DNS name resolution via PPTP VPN

Discussion in 'DNS Server' started by Valdas Adomaitis, Oct 21, 2009.

  1. Hello

    I've setup the following :

    Client (Vista business; 192.168.1.135/24)--(Router/gateway;
    192.168.1.1/24)--ISP--Remote location(router;192.168.0.1/24)--(server2008;
    VPN; 192.168.0.253/24)--(XP client machine; "HOSTNAME" 192.168.0.102)

    I connect to remote location via VPN. There is no DNS server set up on
    server 2008.
    Both locations use DNS on that location's hardware router (192.168.1.1 and
    192.168.0.1)

    The question is: what has to be done to be able to ping machines on remote
    location by name.
    If i use nslookup and then set it to use dns server of remote location it
    resolves the name.
    I suppose if i setup some dns server on my location 192.168.0.0 with
    forwarder to dns server on another location 192.168.1.0 the name resolution
    would work.
    Can i do it without setting the local dns server and just by playing with
    network interface's and VPN interface's settings. The goal is to resolve
    names in both subnets.

    My theory is that my local DNS is being used upon request and dns query is
    never passed onto vpn connection's dns.

    Any guidance is appreciated
     
    Valdas Adomaitis, Oct 21, 2009
    #1
    1. Advertisements

  2. Can you ping the remote location by IP Address?

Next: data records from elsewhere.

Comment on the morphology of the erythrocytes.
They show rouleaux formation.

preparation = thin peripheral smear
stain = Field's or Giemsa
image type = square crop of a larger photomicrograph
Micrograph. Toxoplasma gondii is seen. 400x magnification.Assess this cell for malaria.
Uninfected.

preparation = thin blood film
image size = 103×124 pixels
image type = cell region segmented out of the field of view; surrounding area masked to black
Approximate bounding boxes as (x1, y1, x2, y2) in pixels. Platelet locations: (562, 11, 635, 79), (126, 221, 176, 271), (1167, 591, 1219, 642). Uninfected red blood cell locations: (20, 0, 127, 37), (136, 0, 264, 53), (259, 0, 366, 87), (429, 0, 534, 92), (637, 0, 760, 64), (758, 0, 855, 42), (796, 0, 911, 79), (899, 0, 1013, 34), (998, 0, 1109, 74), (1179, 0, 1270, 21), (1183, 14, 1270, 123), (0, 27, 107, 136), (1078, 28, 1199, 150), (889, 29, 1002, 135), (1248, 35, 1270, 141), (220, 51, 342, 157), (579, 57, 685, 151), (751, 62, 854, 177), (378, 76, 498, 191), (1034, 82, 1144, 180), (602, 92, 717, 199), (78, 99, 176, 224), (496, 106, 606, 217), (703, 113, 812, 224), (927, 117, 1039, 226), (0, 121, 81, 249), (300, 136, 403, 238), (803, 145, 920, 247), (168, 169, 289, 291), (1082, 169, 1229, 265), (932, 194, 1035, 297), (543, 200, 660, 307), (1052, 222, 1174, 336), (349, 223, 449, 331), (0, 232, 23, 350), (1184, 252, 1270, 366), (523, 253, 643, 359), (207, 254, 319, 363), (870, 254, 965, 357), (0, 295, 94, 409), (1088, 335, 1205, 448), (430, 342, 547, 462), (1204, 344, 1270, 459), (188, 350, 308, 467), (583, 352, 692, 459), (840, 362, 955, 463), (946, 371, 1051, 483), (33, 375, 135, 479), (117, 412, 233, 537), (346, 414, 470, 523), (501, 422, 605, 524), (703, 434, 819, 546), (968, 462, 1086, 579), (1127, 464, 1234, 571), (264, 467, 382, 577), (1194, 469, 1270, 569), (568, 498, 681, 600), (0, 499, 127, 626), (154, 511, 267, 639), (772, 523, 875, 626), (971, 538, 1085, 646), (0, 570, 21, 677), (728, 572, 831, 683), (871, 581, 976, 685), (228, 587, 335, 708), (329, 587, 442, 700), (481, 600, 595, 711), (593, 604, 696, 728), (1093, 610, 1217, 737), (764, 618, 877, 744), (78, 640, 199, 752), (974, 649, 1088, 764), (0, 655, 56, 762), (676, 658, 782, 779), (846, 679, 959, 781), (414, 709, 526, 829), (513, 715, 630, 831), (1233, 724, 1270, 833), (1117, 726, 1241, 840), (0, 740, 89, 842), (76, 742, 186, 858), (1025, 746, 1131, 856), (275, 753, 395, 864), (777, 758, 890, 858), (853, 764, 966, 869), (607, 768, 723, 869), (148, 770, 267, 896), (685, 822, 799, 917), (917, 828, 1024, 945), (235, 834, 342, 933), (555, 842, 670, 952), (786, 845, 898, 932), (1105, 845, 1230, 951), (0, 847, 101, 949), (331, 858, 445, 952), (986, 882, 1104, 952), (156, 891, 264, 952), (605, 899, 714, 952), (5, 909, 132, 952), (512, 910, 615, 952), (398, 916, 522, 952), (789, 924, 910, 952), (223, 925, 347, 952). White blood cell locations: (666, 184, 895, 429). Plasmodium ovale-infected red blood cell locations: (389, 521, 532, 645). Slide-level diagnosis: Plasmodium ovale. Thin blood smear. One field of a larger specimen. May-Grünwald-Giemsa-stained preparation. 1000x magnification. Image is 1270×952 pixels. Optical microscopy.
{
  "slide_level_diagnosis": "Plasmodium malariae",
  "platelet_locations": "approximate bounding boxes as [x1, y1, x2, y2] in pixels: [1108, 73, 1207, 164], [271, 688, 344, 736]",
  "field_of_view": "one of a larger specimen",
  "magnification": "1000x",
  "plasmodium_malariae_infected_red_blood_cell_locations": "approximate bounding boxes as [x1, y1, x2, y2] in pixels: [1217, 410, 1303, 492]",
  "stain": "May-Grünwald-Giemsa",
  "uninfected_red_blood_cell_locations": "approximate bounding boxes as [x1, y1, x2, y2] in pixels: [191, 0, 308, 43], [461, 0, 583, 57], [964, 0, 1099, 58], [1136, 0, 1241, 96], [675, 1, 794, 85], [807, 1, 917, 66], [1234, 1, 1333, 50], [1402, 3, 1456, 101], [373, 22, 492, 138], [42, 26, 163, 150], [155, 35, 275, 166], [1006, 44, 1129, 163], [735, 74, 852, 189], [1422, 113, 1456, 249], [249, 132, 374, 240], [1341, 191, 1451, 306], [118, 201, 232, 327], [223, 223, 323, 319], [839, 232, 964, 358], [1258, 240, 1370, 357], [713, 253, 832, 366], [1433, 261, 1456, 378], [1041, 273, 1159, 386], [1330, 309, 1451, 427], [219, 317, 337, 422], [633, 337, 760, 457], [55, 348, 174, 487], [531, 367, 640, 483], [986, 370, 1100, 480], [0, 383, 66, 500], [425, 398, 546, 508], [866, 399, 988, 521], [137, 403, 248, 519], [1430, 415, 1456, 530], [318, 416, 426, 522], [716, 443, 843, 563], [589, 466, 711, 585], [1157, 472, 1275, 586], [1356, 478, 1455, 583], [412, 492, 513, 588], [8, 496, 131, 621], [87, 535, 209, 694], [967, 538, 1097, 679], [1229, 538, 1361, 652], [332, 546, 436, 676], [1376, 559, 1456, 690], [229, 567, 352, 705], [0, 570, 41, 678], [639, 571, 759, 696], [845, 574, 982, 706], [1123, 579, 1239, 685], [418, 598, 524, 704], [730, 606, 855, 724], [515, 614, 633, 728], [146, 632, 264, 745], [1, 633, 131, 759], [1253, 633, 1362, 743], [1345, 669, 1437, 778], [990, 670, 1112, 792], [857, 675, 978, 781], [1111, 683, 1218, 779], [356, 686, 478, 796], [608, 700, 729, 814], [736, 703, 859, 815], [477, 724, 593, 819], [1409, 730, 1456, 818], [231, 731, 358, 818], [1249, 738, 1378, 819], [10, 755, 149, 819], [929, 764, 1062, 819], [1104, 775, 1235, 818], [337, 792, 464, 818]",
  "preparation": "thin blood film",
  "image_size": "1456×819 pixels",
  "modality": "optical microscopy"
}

    How are the dns servers set up? It doesn't sound like you have a
    primary/secondary model. The primary dns server should be at the main
    office and the remote dns server should be a secondary (slave) to the
    primary. If this isn't the case the two of them aren't in sync and this is
    most likely the cause.

    Setting up a secondary DNS server
    http://support.microsoft.com/kb/816518

    --
    Paul Bergson
    MVP - Directory Services
    MCTS, MCT, MCSE, MCSA, Security+, BS CSci
    2008, 2003, 2000 (Early Achiever), NT4
    Microsoft's Thrive IT Pro of the Month - June 2009

    http://www.pbbergs.com

    Please no e-mails, any questions should be posted in the NewsGroup This
    posting is provided "AS IS" with no warranties, and confers no rights.
     
    Paul Bergson [MVP-DS], Oct 22, 2009
    #2
    1. Advertisements

  3. It's been some since I asked this question and then got caught in some work..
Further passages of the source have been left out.